Speaker
Description
Let $G$ be a complex reductive Lie/algebraic group. Certain (de Rham) moduli spaces of regular singular meromorphic connections, defined on principal G-bundles over the Riemann sphere, have natural (complex) Poisson/symplectic structures. These can be deformation-quantised, and generically lead to spaces of (co)invariants for tensor products of Verma modules for $\mathfrak{g} = Lie(G)$: in turn, they are related to spaces of (co)vacua for the affine version of g, towards the usual conformal blocks of the Wess--Zumino--Novikov--Witten (WZNW) model in 2d conformal field theory.

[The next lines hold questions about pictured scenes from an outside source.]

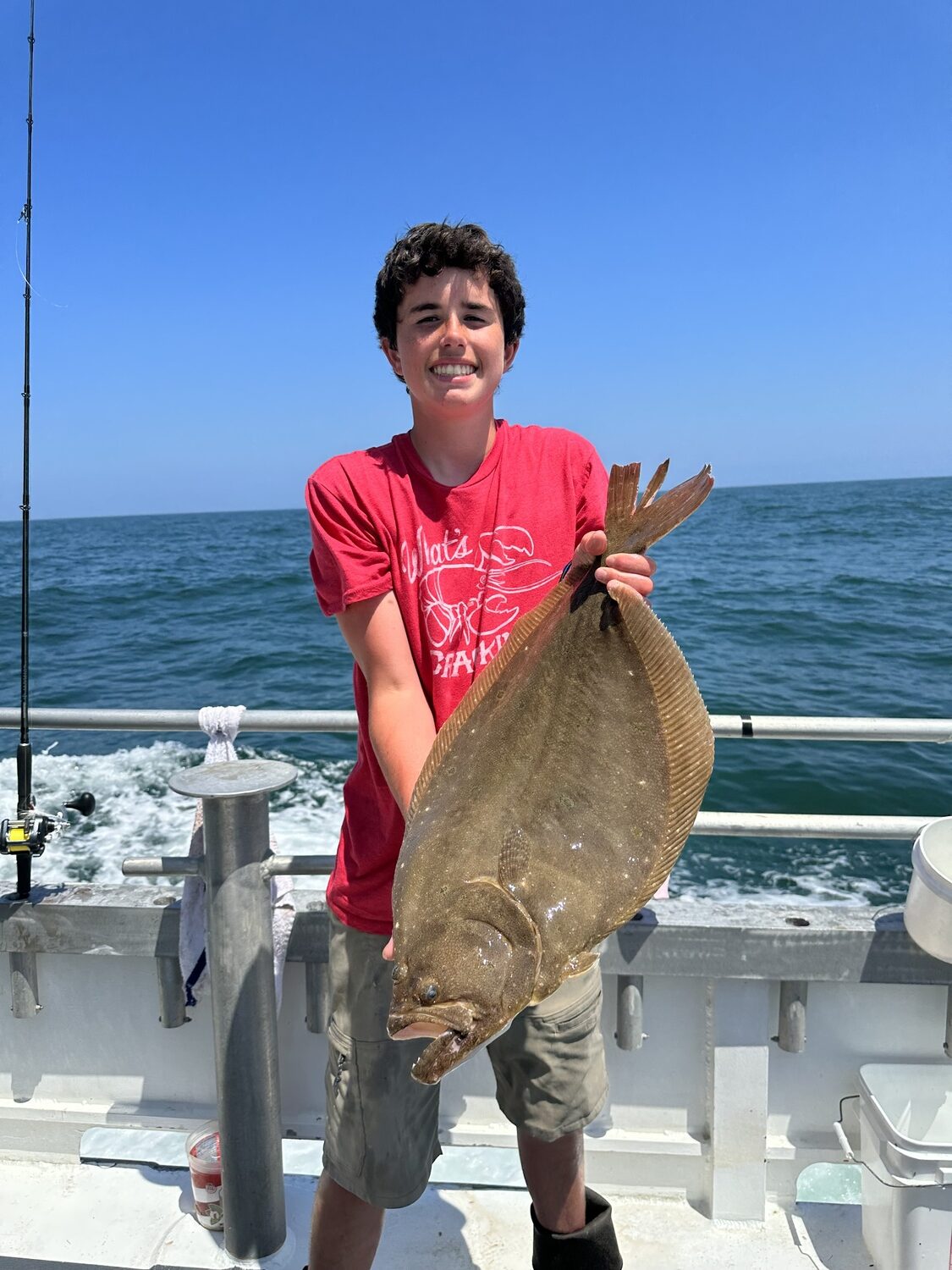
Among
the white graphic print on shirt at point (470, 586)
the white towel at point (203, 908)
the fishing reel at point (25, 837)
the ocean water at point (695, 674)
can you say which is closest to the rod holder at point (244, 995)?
the white towel at point (203, 908)

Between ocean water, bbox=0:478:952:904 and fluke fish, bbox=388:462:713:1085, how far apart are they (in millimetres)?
4921

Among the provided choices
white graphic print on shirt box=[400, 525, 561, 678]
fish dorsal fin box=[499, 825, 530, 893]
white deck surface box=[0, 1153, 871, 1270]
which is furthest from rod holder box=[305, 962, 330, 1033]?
fish dorsal fin box=[499, 825, 530, 893]

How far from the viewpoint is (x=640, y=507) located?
168 cm

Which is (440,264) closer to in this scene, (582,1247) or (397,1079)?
(397,1079)

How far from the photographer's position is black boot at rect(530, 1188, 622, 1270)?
220 centimetres

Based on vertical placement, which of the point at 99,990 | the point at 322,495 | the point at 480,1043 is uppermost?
the point at 322,495

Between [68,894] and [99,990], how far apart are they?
0.38 m

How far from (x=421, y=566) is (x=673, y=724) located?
2.38 feet

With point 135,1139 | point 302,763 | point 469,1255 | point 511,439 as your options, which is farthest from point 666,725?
point 302,763

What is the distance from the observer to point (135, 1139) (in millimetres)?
2900

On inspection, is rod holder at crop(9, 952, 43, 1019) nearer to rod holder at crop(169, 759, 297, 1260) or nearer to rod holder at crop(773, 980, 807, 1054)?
rod holder at crop(169, 759, 297, 1260)

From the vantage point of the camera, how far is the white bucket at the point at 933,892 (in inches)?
87.6

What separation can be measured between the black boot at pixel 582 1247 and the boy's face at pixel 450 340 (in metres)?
1.96

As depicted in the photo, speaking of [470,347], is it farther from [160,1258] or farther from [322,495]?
[160,1258]
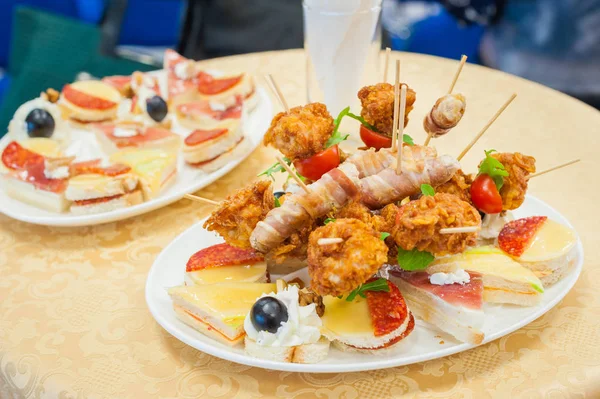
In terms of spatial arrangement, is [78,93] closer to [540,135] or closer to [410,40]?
[540,135]

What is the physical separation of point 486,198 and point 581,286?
0.41 meters

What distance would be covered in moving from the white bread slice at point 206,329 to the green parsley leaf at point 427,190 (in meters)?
0.58

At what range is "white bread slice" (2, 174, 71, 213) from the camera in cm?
242

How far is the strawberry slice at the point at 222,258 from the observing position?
6.10 feet

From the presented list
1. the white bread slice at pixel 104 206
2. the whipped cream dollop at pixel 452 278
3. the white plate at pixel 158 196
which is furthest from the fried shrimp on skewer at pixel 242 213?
the white bread slice at pixel 104 206

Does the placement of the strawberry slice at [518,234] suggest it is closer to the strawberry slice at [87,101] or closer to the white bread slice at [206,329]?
the white bread slice at [206,329]

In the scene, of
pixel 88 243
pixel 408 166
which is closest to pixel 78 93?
pixel 88 243

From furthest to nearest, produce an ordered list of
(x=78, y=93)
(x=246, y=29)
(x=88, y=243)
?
(x=246, y=29) < (x=78, y=93) < (x=88, y=243)

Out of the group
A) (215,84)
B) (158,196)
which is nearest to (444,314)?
(158,196)

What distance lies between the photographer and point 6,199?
2506 millimetres

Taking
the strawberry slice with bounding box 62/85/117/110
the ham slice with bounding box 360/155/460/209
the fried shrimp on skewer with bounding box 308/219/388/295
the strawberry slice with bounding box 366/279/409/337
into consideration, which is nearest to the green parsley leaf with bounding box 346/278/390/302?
the strawberry slice with bounding box 366/279/409/337

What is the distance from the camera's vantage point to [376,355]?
1594 mm

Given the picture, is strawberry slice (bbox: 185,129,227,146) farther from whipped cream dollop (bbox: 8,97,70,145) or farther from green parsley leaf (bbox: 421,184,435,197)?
green parsley leaf (bbox: 421,184,435,197)

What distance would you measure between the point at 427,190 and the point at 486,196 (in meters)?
0.21
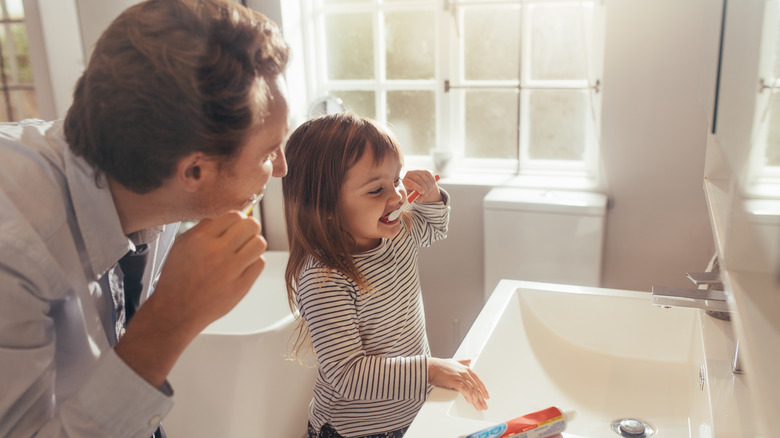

Moreover, upon deforming the position of the simple poles of the meromorphic connections in admissible fashion, a Poisson/symplectic braid-group action arises on the (Betti) moduli spaces of monodromy data, viz. the $G$-character varieties of punctured spheres; and this action was later interpreted as the semiclassical limit of the Drinfel'd--Kohno braiding, i.e. precisely the monodromy of the flat vector bundle of WZNW conformal blocks.
In this talk we will aim at a review of part of this story, and then present extensions about irregular singular meromorphic connections.
In alphabetical order, this is past/present work with P. Boalch, D. Calaque, J. Douçot, G. Felder, M. Tamiozzo, and R. Wentworth.